Sometimes, things have to get worse, before they get better, so people say. Well, as regards public perception and corporate credibility, the construction industry in the UK must be ready to pivot. Last year saw the tragedy of the Grenfell Tower fire. Then, at the start of 2018, came Carillion.
The collapse of the Carillion group looks set to break national insolvency records, with liabilities of £7 billion and debt over £1.5 billion. In contrast to these huge numbers, potential payouts to creditors amongst it 30,000 suppliers could amount to less than a penny in the pound.
Many outside the world of construction have been asking just how this spectacular implosion could have happened at the second-largest construction company in the UK and a major provider of services to the public sector. Inside the industry, however, there is less surprise, explains Chief Executive of the Building Engineering Services Association (BESA), David Frise. “The government knew about Carillion’s reputation as a terrible payer but thought it didn’t matter - if Carillion squeezed the supply chain they got a better deal. Sadly, they’ve learned the hard way that we all lose when a major contractor fails.”
Concern that Carillion may not be a one-off
The worry is that Carillion might prove far from a one-off, or freak occurrence, acknowledges Don Ward, Chief Executive of Constructing Excellence. “Carillion’s was only a slightly extreme version of the sector’s default business model. Plenty of other tier-one contractors are exposed to the same risks.”
Indeed, according to Chair of the Supply Chain Sustainability School, Shaun McCarthy, there has perhaps been too little attention paid in the press and public debate to just how close other industry players were, or perhaps still are, to ‘doing a Carillion’. “The media coverage focused primarily on the lack of governance and the role of the directors. There has been very little written about the duty of their auditors or the structural issues in the construction sector.”
The consensus view emerging appears to be that the issues in the sector are systemic, not isolated
The consensus view emerging appears to be that the issues in the sector are systemic, not isolated. In short, the problem is construction, not just Carillion, suggests Mr McCarthy. “What other sector has businesses making paper-thin margins at the top of the supply chain and trading risk down below tier one to companies they don’t even know, in some cases?”
Systemic mental health issues throughout the industry
The knock-on effects of this structural malaise are felt not only companies, but also individuals, the people – with sometimes tragic consequences, adds Mr Frise. “The most likely way you will die in construction is not through an accident at work but suicide. We put people under immense pressure to deliver half-finished designs on time and on budget. The result is broken buildings – Grenfell – and broken people – mental-health issues.”
The Mind Matters research conducted by Construction News last year uncovered shocking figures for mental health within the industry, revealing one in four construction workers surveyed had contemplated taking their own life, rising to one in three amongst junior staff and graduates.
A further survey by recruitment specialists Randstad also found that almost a quarter of construction workers were considering leaving the industry within a year, many due to stress and poor mental health. To be haemorrhaging human resource at such a rate is clearly unthinkable and unsustainable – especially given the existing skills-gap challenge of an ageing, predominantly white and male workforce.
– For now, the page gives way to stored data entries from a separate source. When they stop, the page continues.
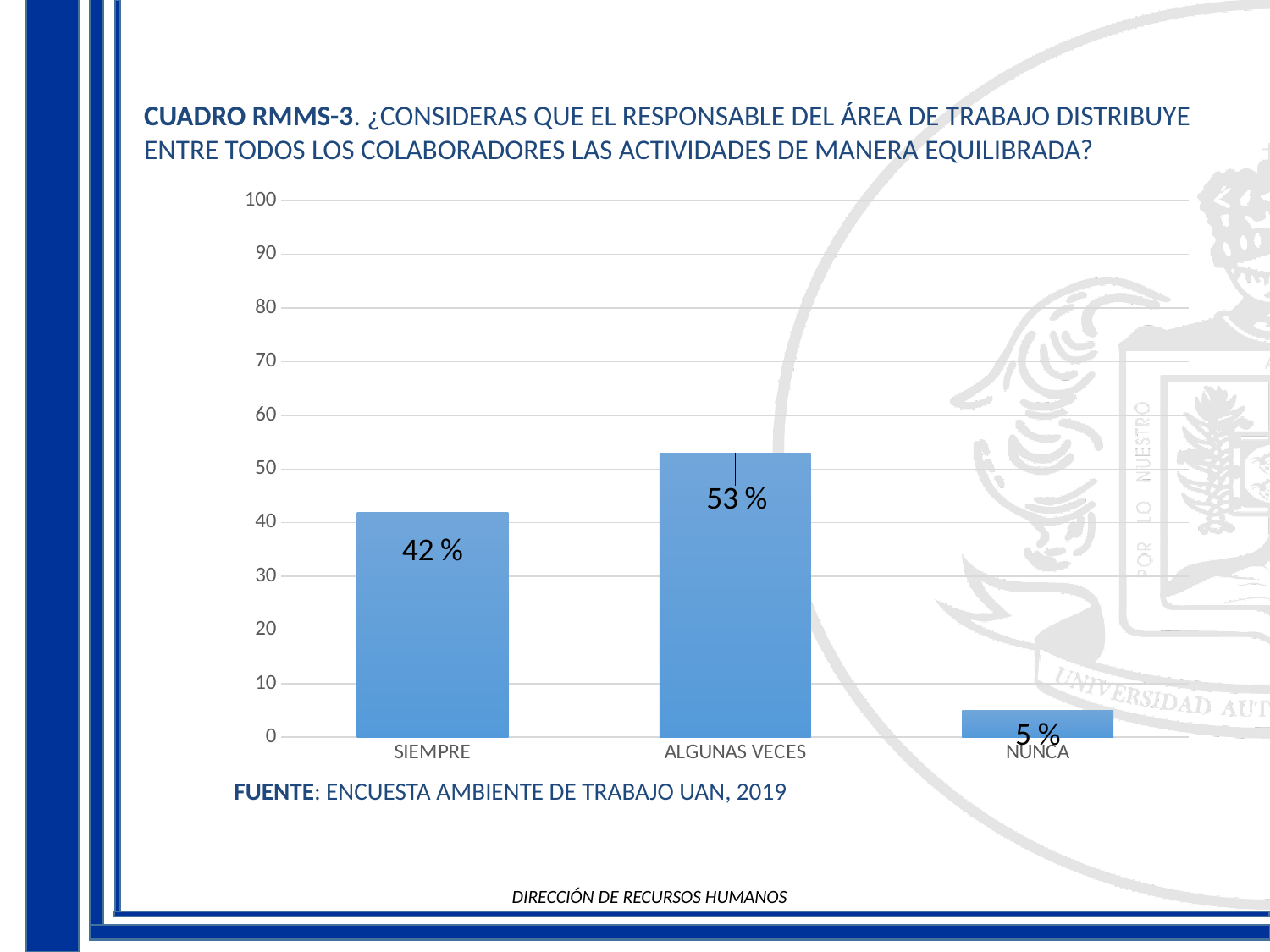
What is the value for ALGUNAS VECES? 53 % How many categories are shown on the x axis? 3 What kind of chart is shown on the slide? bar chart Which category has the lowest value? NUNCA Is the value for NUNCA greater or less than 10? less What is the value for SIEMPRE? 42 % Which is larger, the value for SIEMPRE or the value for NUNCA? SIEMPRE What is the value for NUNCA? 5 % Is the value for ALGUNAS VECES greater or less than 50? greater What is the source cited below the chart? ENCUESTA AMBIENTE DE TRABAJO UAN, 2019 What is the difference between the values for ALGUNAS VECES and SIEMPRE? 11 % Which category has the highest value? ALGUNAS VECES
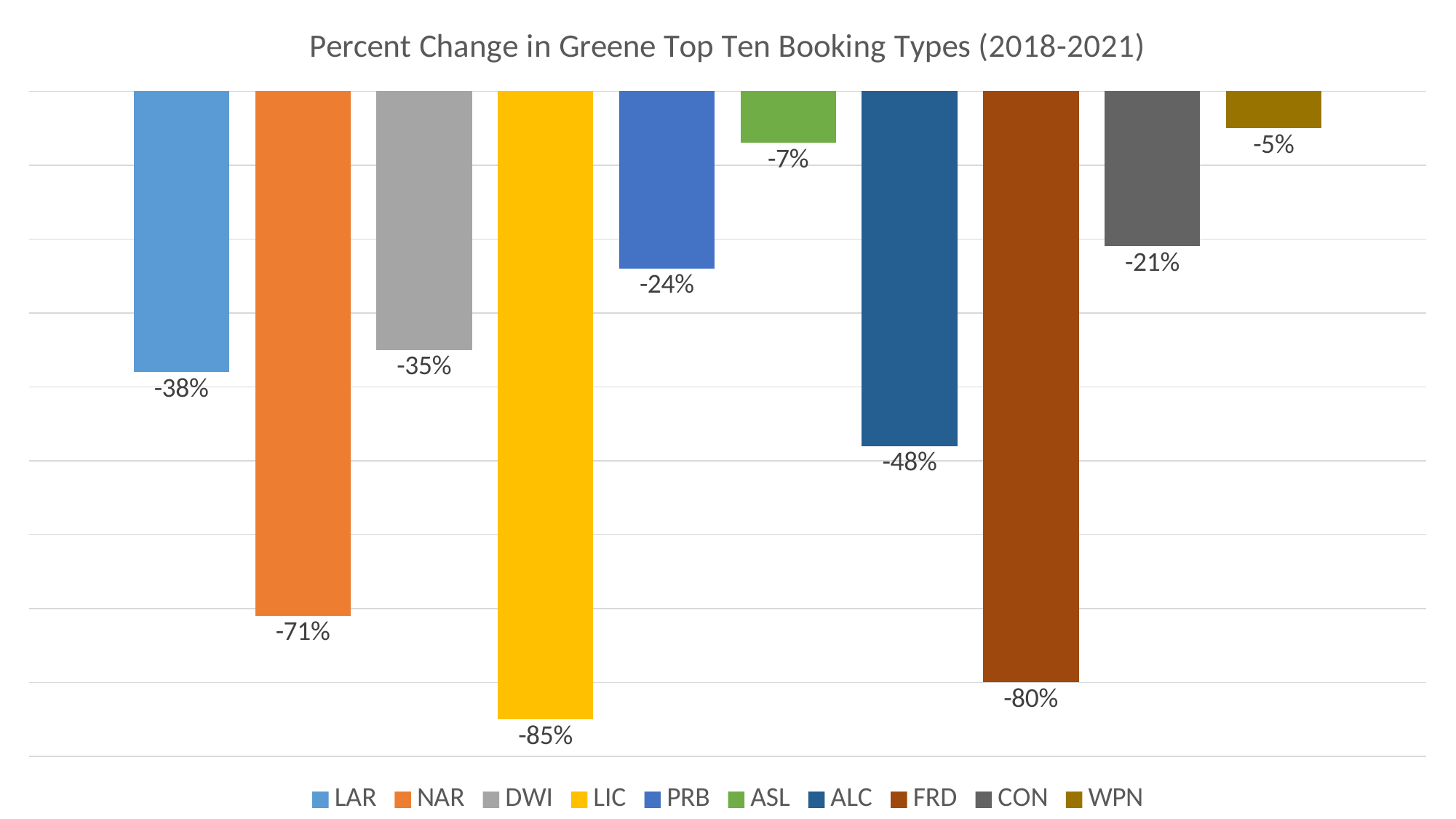
What is the difference in percentage points between the percent change for NAR and LAR? 33 percentage points Which booking type shows the largest percent decrease? LIC What kind of chart is shown on the slide? Bar chart What is the percent change for LIC? -85% Which booking type had the larger percent decrease, NAR or FRD? FRD How many entries does the legend list? 10 Which booking type had the larger percent decrease, DWI or PRB? DWI Which booking type shows the smallest percent decrease? WPN What is the percent change for CON? -21% What is the difference in percentage points between the percent change for LIC and FRD? 5 percentage points How many booking types are plotted in the chart? 10 What is the percent change for ASL? -7%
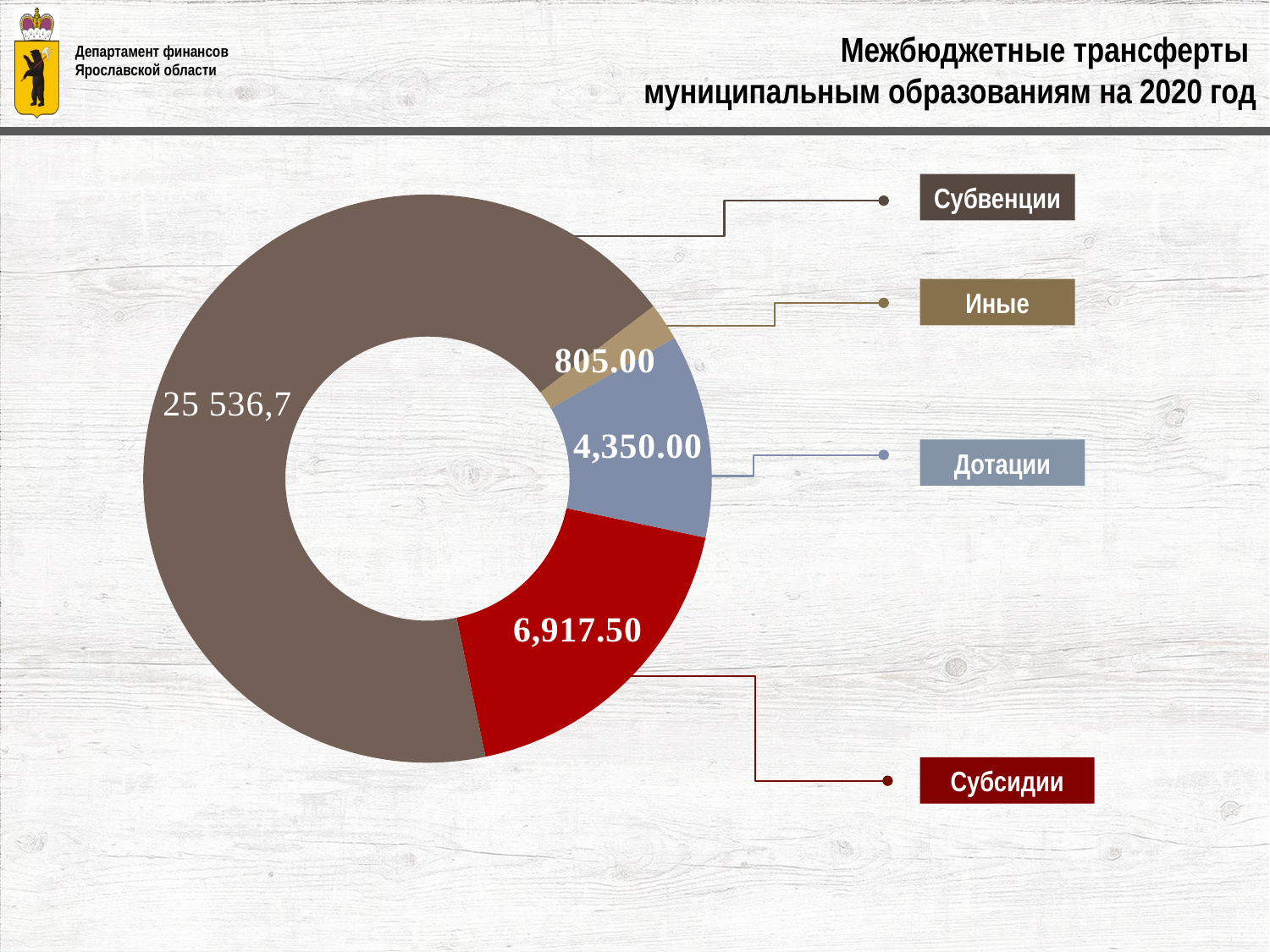
What type of chart is shown on the slide? Doughnut (pie) chart What is the difference between the values for Дотации and Иные? 3,545.00 What is the difference between the values for Субсидии and Дотации? 2,567.50 Which is larger, Субсидии or Дотации? Субсидии Which category has the smallest segment in the chart? Иные What is the value shown for Субвенции? 25 536,7 What is the value shown for Дотации? 4,350.00 What is the value shown for Субсидии? 6,917.50 How many categories are shown in the chart? 4 What colour is the segment for Субсидии? Red Which category has the largest segment in the chart? Субвенции What is the value shown for Иные? 805.00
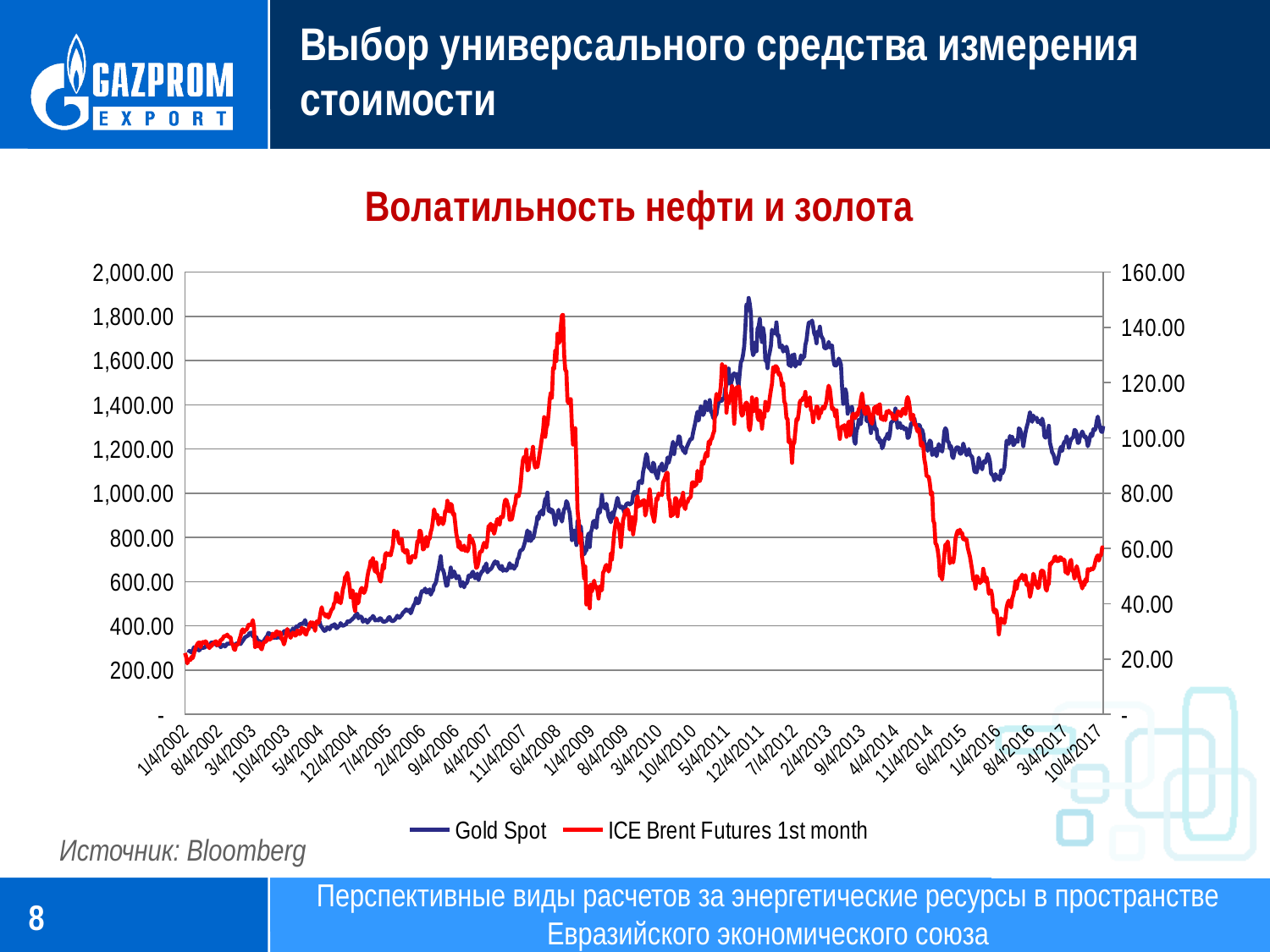
What is the highest tick value shown on the right-hand axis? 160.00 Is the Gold Spot value at 10/4/2017 greater or less than 1,000.00 on the left axis? greater Is the ICE Brent Futures 1st month value at its low point in early 2016 greater or less than 40.00 on the right axis? less What colour is the ICE Brent Futures 1st month line? red Is the peak ICE Brent Futures 1st month value reached in 2008 greater or less than 120.00 on the right axis? greater What are the two series named in the legend? Gold Spot and ICE Brent Futures 1st month Does the ICE Brent Futures 1st month line rise or fall between mid-2014 and early 2016? fall What kind of chart is shown on the slide? line chart Does the Gold Spot line rise or fall between 1/4/2002 and 2011? rise How many series does the legend list? 2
The severity of the situation calls for a full system reboot, concludes Mr Frise. “We need culture change – across the board from the clients, funders, government, designers and contractors who drive behaviours – and we need to start treating the disease not the symptoms.”
Lessons construction should take from Carillion
Anyone expecting a quick fix, though, will be disappointed, warns Mr Ward. “Culture change is under way in construction, having started with a focus on the accident rate, which has reduced by over 70 per cent over the last 20 years, but there is a long way to go. Construction is an industry which is slow to change - projects take time and the feedback loop or learning cycle is dysfunctional, severely impeded by the long and opaque supply chains.”
Though this tunnel of transformation may be long, there are nevertheless glimmers of light. Technical innovation is full of promise – whether supporting digitalisation via Building Information Modelling (BIM), offsite manufacturing and modular construction, or even 3D-printing of whole buildings, not just components. The industry is also beginning to get to grips with rethinking material flows within a circular-economy business model, plus advancing decarbonisation of both process and product.
Rather than an end, Carillion must effectively become the start of something better
However, there remains a sense that all such new developments risk being erected on unsound footings and crumbling foundations, if the corrosive cultural issues and structural supply-chain disconnect continue to bankroll adversarial attitudes to risk transfer.
Ultimately, the danger is that construction does not so much get remodelled, as replaced, suggests Kenny Ingram, Global Industry Director for Construction, Engineering and Infrastructure at IFS. “In ten years, the UK construction industry may look completely different, in that many newcomers are entering from outside and could come to dominate the market. Perhaps the new face of construction will be logistics companies, or manufacturing, or both.”
Rather than an end, Carillion must effectively become the start of something better, he concludes. “To facilitate growth in an historically unpredictable and unstable market, it will be critical for UK companies to have an approach, processes and technologies in place that allow complete visibility, traceability and financial transparency across the business – or perhaps face becoming the next big catastrophe.”